▶ [Document excerpt]
I have the cage but its not set up because the only cypress mulch had to be at home depot outside and this is Michigan so it was frozen solid and is currently defrosting lol in my room but soon it will be ready then I have to buy a few pieces of wood for the closet so he cant get out then I need more cypress and then a powersun bulb then we are in business wahoo


speak of seeing pics of setups post some of your new cage with your gu I would love to see it


----------



## TegusRawsome80 (Feb 22, 2013)

If you have to buy wood to keep him from escaping that closet will not hold humidity.


----------



## TeguBuzz (Feb 22, 2013)

Brenden, as stated above - in regards to buying the wood, I would also like to add that your tegu, when large enough, will be able to push aside a piece of wood. They're pretty damn strong.


----------



## TegusRawsome80 (Feb 22, 2013)

The tegu is already 3 feet so it wouldn't surprise me if it could already move the wood.


----------



## Rhetoric (Feb 22, 2013)

At 3 feet guru was moving and hiding under (medium) rocks. I don't think moving a piece of wood will be too challenging. I'm sorry if I missed this in another thread but why have you decided to try this for housing a tegu over other methods? If its a money issue you can always keep an eye out on Craigslist, I see lots of killer deals in my area, lots of customs, sometimes vision cages. If you don't have the tools to build one you could post an ad yourself asking if anyone would be willing to help you. If space is an issue you could try an unserved enclosure, if built properly those things are monsters. 
Congrats on your new tegu, I hope everything works out well for you both. Keep us posted and updated with pics.


----------



## Vigilante (Feb 22, 2013)

The humidity will destroy the drywall as well. I see lots of mold in the future.


----------



## frost (Feb 23, 2013)

what is an unserved enclosure?


----------



## bfb345 (Feb 23, 2013)

Sorry the closet thing isn't going to happen any way im just upgrading him to an 8 foot cage at the end of the year and the wood would have been screwed into the wall so there would have been no way for him to move it but if I would have just set one there he would have been able to throw that across the room lol ill post some pics of his cage I got yesterday just finished setting it up


----------



## TegusRawsome80 (Feb 23, 2013)

The end of the year as in almost a year from now?


----------



## bfb345 (Feb 23, 2013)

Yeah probably around November maybe earlier depending if I find a deal anywhere and if I have any money


I may sell his current cage and then I will have more money


----------



## TegusRawsome80 (Feb 23, 2013)

So you only have a 5 foot cage? For your 3 foot tegu?


----------



## Dubya (Feb 23, 2013)

frost said:


> what is an unserved enclosure?



Yeah, what is that?


----------



## TeguBuzz (Feb 23, 2013)

Brenden, your tegu will not thrive in a 5ft cage at all. He could be very well close to 5ft in less than a year, and it will not work - I am certain of that.

▶ [Given problem 1] In the tegu forum thread, why does TeguBuzz say that a five-foot cage will not work for Brenden's tegu?
The entries that follow are unrelated to the tegu forum thread.

▶ [Records shown]
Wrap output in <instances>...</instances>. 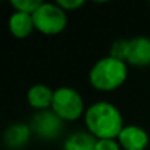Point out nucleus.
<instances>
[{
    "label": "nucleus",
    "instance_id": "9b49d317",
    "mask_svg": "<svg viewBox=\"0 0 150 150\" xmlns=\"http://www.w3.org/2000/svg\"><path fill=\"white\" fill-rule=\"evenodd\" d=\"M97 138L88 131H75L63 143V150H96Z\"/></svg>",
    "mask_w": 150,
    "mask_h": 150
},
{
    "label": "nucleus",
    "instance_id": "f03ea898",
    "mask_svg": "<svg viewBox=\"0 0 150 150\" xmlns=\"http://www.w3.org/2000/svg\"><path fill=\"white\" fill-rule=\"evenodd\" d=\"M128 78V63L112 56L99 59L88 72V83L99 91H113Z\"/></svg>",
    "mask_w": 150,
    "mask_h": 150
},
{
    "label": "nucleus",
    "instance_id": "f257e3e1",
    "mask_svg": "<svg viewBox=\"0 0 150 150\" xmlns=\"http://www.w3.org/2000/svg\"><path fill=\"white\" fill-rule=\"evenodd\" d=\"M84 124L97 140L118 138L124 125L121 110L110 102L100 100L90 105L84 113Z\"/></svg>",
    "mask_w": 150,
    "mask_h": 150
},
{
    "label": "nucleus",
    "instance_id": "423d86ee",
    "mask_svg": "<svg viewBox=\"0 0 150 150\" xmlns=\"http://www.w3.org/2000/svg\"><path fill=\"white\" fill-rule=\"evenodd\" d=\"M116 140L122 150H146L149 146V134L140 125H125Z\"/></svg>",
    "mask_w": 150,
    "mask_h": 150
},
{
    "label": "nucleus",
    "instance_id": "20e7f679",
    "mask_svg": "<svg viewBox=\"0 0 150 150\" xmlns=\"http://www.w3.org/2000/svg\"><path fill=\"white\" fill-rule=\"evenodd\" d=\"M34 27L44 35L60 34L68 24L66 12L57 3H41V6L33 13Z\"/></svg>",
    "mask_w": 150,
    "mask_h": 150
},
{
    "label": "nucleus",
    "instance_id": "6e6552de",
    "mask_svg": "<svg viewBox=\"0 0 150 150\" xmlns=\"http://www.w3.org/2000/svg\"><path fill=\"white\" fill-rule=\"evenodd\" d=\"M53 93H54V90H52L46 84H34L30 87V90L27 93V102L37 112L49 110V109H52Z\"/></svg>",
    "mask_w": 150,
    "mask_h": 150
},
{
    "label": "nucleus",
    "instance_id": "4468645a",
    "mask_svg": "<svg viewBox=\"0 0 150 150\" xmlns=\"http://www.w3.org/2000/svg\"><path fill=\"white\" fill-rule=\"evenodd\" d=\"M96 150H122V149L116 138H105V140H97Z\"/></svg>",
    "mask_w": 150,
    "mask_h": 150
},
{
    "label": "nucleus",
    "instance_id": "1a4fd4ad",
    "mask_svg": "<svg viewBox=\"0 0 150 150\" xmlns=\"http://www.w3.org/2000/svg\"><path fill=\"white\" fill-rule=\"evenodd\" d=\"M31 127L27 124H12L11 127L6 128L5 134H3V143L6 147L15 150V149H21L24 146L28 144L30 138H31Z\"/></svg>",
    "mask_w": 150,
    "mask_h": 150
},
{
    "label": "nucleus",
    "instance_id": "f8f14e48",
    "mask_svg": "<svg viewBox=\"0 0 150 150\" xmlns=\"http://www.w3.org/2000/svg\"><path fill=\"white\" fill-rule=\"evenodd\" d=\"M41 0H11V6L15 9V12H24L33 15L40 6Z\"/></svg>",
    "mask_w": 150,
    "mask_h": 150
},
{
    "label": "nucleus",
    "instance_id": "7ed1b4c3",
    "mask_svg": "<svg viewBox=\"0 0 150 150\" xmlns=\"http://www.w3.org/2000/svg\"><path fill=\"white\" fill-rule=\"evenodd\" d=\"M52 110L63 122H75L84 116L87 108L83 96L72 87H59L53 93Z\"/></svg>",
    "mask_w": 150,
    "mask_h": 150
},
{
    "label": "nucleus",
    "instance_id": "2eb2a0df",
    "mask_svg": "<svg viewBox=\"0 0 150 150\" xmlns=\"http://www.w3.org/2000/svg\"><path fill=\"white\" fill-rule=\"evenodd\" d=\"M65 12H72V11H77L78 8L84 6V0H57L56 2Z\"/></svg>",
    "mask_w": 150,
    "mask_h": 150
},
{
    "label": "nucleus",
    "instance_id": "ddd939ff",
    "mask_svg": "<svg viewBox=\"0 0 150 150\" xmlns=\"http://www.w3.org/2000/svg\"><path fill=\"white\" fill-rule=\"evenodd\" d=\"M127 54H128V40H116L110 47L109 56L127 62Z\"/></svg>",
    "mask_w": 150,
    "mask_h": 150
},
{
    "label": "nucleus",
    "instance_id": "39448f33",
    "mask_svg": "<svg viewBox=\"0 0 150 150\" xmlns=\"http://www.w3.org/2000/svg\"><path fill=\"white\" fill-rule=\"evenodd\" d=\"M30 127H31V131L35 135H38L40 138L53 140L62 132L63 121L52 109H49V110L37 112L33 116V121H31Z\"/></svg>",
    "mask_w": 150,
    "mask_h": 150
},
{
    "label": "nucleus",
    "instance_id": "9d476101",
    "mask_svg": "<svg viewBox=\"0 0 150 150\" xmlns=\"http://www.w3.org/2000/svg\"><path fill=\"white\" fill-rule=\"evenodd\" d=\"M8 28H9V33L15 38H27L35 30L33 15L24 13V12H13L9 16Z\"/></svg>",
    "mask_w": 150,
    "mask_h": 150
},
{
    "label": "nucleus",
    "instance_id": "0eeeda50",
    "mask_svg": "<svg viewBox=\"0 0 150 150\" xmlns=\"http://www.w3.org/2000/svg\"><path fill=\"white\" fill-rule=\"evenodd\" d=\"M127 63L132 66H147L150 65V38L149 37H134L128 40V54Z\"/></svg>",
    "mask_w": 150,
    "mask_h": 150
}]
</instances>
==
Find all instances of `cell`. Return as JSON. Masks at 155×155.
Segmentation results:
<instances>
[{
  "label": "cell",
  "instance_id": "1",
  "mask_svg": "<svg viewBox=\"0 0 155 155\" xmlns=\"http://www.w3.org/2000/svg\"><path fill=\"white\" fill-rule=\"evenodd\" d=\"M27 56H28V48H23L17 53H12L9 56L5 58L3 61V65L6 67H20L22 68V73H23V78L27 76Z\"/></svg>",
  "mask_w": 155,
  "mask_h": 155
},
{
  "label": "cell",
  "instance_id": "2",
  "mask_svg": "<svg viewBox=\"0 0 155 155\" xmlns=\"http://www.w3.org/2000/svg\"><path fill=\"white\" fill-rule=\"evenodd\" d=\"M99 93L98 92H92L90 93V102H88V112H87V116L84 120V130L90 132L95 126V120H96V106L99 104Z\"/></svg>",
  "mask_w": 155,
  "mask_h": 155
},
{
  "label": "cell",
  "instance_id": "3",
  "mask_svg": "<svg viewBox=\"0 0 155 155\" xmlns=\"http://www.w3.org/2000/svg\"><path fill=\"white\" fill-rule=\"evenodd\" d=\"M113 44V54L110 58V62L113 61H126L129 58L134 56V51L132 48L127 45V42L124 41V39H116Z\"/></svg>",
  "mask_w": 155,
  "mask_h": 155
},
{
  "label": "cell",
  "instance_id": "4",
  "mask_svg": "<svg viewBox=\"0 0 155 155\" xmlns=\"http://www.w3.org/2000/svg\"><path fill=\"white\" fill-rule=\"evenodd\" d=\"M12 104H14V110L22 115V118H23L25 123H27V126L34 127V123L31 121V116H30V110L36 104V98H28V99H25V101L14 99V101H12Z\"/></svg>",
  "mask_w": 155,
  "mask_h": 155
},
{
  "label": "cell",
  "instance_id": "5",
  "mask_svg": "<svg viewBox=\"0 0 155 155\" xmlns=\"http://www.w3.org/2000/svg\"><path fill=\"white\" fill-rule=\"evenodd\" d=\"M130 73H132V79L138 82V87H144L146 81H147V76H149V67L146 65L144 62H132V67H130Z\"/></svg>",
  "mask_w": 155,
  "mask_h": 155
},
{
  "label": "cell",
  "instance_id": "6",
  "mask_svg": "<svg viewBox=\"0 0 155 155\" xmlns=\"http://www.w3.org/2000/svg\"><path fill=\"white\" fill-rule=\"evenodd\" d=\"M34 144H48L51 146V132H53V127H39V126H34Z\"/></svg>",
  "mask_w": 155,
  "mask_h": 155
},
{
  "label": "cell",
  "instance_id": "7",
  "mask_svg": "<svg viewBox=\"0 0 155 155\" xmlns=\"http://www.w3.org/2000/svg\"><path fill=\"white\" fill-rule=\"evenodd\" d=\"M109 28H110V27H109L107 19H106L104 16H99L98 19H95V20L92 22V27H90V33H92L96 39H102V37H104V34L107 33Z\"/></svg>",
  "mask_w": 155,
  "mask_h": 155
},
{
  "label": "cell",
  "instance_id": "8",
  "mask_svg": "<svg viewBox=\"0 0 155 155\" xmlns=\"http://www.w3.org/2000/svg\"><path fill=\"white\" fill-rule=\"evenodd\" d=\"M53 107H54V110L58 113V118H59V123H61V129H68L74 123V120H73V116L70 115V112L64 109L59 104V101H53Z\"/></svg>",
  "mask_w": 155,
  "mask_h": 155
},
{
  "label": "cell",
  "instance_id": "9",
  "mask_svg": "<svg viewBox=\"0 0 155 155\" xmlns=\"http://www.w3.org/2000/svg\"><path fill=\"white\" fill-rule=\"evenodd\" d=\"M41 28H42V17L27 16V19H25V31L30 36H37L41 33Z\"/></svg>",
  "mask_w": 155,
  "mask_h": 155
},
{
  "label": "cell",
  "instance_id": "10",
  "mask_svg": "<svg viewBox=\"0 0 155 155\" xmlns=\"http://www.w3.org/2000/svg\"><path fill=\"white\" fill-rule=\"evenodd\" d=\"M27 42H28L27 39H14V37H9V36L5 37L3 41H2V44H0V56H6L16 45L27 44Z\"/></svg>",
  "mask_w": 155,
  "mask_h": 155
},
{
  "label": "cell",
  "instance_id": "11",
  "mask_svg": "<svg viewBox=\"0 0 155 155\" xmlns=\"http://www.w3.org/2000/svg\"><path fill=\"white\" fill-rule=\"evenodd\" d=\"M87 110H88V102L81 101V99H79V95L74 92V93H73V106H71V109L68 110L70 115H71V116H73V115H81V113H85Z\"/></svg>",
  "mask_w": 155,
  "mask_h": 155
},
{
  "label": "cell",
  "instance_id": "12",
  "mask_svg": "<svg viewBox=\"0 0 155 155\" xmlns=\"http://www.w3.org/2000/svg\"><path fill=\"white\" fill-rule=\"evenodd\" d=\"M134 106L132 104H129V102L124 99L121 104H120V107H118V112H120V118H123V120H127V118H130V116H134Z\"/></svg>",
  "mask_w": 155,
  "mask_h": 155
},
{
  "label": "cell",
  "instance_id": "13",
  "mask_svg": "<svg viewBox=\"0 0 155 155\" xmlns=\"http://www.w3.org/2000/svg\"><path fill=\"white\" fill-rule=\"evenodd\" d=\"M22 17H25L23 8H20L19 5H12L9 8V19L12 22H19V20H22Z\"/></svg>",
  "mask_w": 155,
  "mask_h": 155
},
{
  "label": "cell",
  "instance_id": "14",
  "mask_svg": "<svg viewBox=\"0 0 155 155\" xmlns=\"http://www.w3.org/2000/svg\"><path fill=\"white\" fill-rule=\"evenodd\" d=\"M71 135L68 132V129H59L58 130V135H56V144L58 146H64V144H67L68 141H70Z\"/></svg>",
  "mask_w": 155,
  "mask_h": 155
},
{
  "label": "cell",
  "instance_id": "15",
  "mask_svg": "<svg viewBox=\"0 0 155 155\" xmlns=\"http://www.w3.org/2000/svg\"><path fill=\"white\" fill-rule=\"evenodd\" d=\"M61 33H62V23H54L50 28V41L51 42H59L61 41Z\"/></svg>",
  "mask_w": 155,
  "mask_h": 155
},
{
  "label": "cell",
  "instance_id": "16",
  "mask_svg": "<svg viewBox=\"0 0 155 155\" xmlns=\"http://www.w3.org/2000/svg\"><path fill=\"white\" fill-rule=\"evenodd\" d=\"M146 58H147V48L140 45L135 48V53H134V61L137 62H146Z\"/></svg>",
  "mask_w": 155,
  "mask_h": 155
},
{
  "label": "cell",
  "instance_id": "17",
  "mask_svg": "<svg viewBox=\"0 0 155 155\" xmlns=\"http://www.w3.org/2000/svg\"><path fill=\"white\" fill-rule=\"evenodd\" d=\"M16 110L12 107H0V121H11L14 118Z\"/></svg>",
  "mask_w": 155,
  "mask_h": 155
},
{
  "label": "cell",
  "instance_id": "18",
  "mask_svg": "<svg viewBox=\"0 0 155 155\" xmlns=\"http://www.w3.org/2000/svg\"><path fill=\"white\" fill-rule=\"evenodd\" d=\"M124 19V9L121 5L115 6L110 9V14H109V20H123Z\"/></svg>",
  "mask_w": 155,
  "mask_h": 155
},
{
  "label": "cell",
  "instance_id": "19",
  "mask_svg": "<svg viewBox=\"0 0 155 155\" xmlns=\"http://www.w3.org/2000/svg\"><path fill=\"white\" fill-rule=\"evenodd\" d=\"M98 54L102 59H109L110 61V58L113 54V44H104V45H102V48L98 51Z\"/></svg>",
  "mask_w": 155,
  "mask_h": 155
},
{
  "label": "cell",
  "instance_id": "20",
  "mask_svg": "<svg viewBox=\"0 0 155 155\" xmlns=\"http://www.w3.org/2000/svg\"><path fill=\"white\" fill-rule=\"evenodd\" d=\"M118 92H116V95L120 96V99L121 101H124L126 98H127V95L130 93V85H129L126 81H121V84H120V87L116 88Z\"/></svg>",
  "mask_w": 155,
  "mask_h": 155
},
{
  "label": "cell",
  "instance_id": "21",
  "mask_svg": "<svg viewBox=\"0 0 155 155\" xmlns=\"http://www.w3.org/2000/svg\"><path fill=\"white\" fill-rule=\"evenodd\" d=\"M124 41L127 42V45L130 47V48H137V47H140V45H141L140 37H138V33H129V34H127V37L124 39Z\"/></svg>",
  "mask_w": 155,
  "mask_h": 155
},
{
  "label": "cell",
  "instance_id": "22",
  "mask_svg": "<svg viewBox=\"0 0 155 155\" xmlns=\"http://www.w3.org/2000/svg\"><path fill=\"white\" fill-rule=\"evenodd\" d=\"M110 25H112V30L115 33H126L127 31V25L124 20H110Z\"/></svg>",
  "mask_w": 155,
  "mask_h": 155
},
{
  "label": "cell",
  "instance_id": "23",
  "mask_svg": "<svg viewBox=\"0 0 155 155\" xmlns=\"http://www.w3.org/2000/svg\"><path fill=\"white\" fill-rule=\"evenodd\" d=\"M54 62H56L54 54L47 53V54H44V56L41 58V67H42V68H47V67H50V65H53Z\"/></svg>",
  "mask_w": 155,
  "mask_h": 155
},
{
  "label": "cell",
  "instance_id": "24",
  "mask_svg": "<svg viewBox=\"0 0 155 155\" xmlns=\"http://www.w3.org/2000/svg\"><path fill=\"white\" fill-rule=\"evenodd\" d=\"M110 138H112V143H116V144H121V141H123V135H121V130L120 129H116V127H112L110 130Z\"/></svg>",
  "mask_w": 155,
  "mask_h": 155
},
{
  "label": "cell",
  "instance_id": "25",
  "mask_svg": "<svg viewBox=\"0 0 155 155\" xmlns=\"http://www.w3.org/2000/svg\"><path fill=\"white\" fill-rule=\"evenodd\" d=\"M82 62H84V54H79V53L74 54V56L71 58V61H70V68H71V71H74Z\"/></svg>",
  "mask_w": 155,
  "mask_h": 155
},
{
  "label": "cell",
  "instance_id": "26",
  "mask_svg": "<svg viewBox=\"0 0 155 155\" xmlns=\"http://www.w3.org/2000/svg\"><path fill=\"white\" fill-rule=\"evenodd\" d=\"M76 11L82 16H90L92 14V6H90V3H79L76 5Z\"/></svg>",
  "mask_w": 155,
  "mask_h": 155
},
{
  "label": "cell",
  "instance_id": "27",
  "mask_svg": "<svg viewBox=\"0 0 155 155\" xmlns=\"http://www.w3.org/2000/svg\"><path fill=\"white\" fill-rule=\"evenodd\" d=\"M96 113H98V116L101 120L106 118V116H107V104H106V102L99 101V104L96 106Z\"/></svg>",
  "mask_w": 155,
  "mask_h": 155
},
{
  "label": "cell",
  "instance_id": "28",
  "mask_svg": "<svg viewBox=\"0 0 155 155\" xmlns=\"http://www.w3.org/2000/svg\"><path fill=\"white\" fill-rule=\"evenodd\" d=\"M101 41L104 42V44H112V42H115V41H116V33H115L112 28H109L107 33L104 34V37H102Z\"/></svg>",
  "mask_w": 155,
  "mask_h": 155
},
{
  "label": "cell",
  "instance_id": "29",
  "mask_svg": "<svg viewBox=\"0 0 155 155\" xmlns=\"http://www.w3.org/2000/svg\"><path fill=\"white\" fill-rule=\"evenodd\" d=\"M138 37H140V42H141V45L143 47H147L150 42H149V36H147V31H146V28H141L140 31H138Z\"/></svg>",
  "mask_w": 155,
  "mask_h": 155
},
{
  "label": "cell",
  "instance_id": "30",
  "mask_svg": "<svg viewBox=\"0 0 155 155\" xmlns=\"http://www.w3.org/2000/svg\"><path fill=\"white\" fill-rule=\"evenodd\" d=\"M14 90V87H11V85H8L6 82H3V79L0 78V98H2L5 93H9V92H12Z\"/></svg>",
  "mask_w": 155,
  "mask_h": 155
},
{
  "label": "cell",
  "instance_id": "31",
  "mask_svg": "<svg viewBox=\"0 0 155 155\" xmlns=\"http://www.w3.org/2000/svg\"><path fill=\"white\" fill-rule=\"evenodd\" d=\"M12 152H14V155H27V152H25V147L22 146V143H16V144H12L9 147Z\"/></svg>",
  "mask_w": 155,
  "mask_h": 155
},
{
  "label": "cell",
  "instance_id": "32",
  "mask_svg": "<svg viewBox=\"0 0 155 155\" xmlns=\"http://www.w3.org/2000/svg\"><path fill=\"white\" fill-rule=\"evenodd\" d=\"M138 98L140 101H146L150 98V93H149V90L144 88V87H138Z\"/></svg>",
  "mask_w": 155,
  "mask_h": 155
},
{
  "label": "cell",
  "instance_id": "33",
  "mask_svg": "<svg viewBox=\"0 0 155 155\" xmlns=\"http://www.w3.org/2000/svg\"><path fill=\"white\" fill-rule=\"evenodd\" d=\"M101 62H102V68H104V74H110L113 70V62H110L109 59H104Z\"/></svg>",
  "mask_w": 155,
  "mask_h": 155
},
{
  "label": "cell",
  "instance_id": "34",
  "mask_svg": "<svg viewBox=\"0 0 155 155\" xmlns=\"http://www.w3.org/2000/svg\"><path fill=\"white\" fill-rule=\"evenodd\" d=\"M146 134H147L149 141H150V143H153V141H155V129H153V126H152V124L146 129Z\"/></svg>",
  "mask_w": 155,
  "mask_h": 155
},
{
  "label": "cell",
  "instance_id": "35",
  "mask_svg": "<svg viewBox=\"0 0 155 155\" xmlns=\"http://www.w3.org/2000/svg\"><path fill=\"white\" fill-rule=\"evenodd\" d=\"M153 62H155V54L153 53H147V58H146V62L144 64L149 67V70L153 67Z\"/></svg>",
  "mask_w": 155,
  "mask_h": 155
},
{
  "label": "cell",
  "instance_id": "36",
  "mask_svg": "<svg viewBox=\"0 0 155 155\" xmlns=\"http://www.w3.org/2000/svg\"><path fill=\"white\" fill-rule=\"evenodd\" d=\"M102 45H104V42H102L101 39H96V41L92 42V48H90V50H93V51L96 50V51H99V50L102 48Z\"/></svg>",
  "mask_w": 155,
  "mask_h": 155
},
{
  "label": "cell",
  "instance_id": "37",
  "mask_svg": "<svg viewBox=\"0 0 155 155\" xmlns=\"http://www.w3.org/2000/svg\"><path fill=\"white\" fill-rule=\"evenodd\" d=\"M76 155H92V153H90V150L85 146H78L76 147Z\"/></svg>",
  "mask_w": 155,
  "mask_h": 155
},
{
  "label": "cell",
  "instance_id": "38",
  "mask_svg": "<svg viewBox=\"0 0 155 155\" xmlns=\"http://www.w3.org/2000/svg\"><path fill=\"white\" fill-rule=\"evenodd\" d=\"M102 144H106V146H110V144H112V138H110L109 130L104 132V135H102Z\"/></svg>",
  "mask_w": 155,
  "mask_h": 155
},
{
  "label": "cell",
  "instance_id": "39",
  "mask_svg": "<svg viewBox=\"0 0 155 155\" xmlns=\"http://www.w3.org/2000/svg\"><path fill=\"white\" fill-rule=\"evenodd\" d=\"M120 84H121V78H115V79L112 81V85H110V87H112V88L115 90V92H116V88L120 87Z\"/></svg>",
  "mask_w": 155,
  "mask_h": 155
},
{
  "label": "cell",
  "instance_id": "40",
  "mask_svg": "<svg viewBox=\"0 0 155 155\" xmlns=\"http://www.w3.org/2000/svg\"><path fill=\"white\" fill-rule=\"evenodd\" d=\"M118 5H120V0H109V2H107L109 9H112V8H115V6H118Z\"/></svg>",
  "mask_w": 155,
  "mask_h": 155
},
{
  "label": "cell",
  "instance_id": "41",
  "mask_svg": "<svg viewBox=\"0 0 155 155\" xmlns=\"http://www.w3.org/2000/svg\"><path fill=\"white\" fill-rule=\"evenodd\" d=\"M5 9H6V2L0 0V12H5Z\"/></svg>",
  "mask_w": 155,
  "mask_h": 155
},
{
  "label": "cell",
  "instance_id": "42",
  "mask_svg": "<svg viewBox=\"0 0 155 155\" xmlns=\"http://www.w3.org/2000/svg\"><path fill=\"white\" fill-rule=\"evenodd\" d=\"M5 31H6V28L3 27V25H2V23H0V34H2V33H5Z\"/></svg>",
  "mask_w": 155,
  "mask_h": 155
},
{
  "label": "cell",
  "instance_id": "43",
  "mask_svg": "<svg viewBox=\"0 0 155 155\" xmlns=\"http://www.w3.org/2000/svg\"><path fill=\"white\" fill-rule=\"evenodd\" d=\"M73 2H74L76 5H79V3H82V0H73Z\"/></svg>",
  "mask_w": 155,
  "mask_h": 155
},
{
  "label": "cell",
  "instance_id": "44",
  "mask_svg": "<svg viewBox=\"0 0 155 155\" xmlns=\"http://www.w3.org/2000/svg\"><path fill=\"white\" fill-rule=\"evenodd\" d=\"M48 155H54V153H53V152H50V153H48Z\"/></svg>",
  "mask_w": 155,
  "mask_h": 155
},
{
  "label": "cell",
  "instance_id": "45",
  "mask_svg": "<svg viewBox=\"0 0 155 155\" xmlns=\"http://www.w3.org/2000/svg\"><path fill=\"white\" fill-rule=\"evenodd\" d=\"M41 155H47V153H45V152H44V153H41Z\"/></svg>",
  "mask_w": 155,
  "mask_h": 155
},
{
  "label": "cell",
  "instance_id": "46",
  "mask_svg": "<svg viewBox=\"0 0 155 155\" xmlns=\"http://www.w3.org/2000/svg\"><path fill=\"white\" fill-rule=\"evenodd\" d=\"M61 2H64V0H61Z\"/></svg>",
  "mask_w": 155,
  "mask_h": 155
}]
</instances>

▶ [Given problem 2] Turn the part of the entries running from the line that contains "Find all instances" down to the line that contains "44V54L110 58V62L113 61H126L129" into a JSON list of strings. Include both of those lines, use one string per line, and leave out blank lines.

▶ [Correct answer 1] TeguBuzz says the tegu could be very close to five feet long in less than a year, so a five-foot cage will not work for it.

▶ [Correct answer 2]
[
  "Find all instances of `cell`. Return as JSON. Masks at 155×155.",
  "Segmentation results:",
  "<instances>",
  "[{",
  "  \"label\": \"cell\",",
  "  \"instance_id\": \"1\",",
  "  \"mask_svg\": \"<svg viewBox=\\\"0 0 155 155\\\" xmlns=\\\"http://www.w3.org/2000/svg\\\"><path fill=\\\"white\\\" fill-rule=\\\"evenodd\\\" d=\\\"M27 56H28V48H23L17 53H12L9 56L5 58L3 61V65L6 67H20L22 68V73H23V78L27 76Z\\\"/></svg>\",",
  "  \"mask_w\": 155,",
  "  \"mask_h\": 155",
  "},",
  "{",
  "  \"label\": \"cell\",",
  "  \"instance_id\": \"2\",",
  "  \"mask_svg\": \"<svg viewBox=\\\"0 0 155 155\\\" xmlns=\\\"http://www.w3.org/2000/svg\\\"><path fill=\\\"white\\\" fill-rule=\\\"evenodd\\\" d=\\\"M99 93L98 92H92L90 93V102H88V112H87V116L84 120V130L90 132L95 126V120H96V106L99 104Z\\\"/></svg>\",",
  "  \"mask_w\": 155,",
  "  \"mask_h\": 155",
  "},",
  "{",
  "  \"label\": \"cell\",",
  "  \"instance_id\": \"3\",",
  "  \"mask_svg\": \"<svg viewBox=\\\"0 0 155 155\\\" xmlns=\\\"http://www.w3.org/2000/svg\\\"><path fill=\\\"white\\\" fill-rule=\\\"evenodd\\\" d=\\\"M113 44V54L110 58V62L113 61H126L129 58L134 56V51L132 48L127 45V42L124 41V39H116Z\\\"/></svg>\","
]